The eval-awareness saga
A reference page about Claude noticing it's being tested — what each model does, what Anthropic does about it next, and what the surface text gradually stops being able to tell us.
The amusing thing about eval-awareness is that almost nothing in it is hidden. Models flag suspicion in plain text. Anthropic prints the quotes in the system card. The next model gets trained on the lesson. The verbalization shifts. Researchers go looking inside the weights instead. It is a tight co-evolution loop, with a different vibe in each generation.
This tab front-loads the vocabulary and the instruments so the Arc reads cleanly. Definitions only — the findings (how rates moved, what each probe turned up) live in the Arc, and the outside takes are in Impressions.
Glossary
Eval-awareness
The model recognizing that its current situation is an evaluation, test, or otherwise artificial scenario rather than genuine use — and potentially behaving differently because of it. Also written evaluation awareness, and a special case of situational awareness.
- Verbalized — the model says so, in its reply or its visible reasoning (“this looks like a test of whether I’ll push back”).

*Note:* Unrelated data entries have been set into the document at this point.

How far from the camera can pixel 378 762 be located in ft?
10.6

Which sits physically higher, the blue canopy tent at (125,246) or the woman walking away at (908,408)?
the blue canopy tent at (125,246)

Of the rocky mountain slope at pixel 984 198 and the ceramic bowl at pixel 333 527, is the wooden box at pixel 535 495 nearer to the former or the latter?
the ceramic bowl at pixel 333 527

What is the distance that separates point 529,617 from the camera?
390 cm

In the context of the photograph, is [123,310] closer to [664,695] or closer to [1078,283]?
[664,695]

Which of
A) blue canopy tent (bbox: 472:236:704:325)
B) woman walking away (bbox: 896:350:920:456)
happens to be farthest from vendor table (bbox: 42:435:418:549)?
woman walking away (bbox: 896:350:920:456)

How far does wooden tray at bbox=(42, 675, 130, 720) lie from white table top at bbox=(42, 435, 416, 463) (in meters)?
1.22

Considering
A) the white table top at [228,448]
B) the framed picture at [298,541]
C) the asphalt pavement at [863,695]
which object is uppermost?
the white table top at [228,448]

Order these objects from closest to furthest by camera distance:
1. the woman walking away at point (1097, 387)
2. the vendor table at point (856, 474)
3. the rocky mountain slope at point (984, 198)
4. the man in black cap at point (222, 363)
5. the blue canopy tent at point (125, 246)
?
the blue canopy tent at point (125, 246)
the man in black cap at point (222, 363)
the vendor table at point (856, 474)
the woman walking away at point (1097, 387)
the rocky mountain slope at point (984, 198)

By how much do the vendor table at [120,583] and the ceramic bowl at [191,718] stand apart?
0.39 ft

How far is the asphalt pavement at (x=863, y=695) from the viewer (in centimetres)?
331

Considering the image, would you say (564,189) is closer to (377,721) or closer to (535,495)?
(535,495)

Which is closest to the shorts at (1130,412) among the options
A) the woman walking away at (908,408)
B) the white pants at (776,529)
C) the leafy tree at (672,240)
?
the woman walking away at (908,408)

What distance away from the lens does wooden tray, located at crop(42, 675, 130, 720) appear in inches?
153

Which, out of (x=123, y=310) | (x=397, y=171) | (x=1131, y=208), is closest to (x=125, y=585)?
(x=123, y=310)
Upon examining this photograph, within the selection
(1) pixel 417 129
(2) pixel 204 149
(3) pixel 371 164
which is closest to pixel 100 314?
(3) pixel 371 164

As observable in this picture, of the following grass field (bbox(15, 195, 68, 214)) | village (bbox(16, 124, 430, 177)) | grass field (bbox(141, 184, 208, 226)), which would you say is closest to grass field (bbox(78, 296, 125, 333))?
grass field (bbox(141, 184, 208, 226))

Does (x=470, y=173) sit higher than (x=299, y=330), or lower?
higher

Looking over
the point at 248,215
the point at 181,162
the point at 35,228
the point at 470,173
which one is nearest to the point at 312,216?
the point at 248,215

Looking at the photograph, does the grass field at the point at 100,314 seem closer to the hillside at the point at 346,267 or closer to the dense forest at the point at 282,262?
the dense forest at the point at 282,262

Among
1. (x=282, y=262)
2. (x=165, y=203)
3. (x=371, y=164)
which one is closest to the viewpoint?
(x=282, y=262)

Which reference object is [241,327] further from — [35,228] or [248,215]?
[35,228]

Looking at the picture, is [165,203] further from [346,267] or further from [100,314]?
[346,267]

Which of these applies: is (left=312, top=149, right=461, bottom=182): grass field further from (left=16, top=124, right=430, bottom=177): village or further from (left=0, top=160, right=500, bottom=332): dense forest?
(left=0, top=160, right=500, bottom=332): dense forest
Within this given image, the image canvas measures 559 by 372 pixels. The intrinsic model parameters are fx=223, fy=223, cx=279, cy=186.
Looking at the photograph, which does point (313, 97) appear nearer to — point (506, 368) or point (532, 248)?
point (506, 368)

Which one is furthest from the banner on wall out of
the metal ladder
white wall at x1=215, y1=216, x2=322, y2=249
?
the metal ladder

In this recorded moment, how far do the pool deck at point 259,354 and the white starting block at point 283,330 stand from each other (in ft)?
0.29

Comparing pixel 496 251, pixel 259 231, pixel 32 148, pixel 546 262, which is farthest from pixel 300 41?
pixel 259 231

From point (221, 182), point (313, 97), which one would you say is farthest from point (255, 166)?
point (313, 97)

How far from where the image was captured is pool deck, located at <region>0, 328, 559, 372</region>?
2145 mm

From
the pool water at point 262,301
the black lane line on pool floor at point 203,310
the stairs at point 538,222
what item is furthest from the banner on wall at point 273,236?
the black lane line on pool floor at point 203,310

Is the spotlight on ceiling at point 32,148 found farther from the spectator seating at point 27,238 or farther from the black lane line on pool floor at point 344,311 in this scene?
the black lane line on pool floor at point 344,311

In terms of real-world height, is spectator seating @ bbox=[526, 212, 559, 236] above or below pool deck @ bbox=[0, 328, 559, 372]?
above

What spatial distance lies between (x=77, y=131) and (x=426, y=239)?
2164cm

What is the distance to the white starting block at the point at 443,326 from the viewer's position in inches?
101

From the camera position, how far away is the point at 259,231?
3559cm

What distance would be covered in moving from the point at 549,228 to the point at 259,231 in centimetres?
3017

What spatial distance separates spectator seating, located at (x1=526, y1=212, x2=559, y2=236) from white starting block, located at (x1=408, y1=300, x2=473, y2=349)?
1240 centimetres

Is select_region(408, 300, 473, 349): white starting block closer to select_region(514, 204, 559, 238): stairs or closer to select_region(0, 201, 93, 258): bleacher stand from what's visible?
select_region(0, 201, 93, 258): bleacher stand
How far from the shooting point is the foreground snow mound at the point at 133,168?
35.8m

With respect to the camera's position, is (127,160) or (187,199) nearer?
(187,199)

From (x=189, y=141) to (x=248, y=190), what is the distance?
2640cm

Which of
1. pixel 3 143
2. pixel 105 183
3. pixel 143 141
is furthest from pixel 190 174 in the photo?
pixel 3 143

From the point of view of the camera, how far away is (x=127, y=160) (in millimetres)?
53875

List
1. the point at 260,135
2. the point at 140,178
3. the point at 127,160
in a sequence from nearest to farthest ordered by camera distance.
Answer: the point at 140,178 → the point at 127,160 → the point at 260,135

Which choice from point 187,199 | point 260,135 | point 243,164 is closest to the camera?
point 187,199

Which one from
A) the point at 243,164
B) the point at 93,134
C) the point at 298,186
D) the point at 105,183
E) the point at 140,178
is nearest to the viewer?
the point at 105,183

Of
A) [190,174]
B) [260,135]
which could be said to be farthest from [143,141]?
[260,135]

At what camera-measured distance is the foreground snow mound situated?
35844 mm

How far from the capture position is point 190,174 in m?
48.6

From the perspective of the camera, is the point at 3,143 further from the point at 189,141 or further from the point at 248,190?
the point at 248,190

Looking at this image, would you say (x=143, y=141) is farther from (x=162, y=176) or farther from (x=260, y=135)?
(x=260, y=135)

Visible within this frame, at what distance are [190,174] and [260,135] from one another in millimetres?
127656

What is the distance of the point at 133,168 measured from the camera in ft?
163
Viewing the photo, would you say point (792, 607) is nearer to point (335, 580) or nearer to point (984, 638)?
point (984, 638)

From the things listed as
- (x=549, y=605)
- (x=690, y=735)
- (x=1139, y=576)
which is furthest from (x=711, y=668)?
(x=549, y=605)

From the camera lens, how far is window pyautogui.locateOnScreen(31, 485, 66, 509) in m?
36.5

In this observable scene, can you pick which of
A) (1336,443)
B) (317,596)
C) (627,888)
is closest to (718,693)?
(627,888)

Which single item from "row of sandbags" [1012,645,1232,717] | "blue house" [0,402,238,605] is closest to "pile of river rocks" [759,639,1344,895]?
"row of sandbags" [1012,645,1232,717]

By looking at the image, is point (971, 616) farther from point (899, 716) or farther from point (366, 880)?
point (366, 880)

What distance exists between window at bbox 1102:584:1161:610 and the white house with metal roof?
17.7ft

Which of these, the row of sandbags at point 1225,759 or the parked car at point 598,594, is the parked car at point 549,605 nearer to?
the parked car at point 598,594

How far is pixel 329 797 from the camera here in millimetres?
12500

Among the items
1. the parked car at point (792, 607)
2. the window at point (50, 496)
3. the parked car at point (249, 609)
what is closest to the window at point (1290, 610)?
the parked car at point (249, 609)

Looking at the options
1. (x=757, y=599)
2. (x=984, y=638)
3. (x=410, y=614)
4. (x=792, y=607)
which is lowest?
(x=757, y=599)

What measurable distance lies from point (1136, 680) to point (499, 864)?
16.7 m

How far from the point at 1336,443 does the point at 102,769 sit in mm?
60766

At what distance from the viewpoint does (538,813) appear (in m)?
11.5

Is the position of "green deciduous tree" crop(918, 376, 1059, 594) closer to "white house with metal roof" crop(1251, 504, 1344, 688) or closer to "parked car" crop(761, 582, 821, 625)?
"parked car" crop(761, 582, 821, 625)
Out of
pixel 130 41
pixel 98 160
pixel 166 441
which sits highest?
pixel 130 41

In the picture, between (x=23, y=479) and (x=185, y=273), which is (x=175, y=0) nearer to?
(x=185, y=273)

Legible by reading the transcript.
- Unverbalized — the recognition is present in the model’s internal activations without the surface text expressing it. Visible only through white-box probes (below). The distinction became load-bearing once Anthropic reported very high rates of unverbalized awareness — i.e. the surface text undercounts what the model knows.
Grader awareness
A narrower relative: the model reasoning about the grader — the automated judge or RL reward that will score its output — and shaping the output toward it. Mostly seen in training / RL environments rather than deployment. When it tips from merely noticing the grader into gaming it, it shades into reward hacking.
Why situational awareness concerns Anthropic
The immediate problem is evaluation validity: if a model behaves well because it can tell it’s being watched, the evaluation stops measuring how it would behave unwatched. Behind that sit the failure modes the testing exists to catch:
- Alignment faking — a model strategically acting aligned while it believes it’s being observed or trained, to preserve different behavior for when it isn’t. (Opus 3 is the canonical demonstration.)
- Sleeper agents — conditionally-triggered misbehavior that stays dormant through safety training and fires only on a trigger. Eval-awareness is the benign cousin of the trigger-recognition such a model performs.
- Scalable oversight — the general problem of supervising a system that may be more capable than its supervisor. A model that knows when it’s being tested is one concrete way naive oversight fails.
Tools
How Anthropic detects eval-awareness. Two families, increasingly used together.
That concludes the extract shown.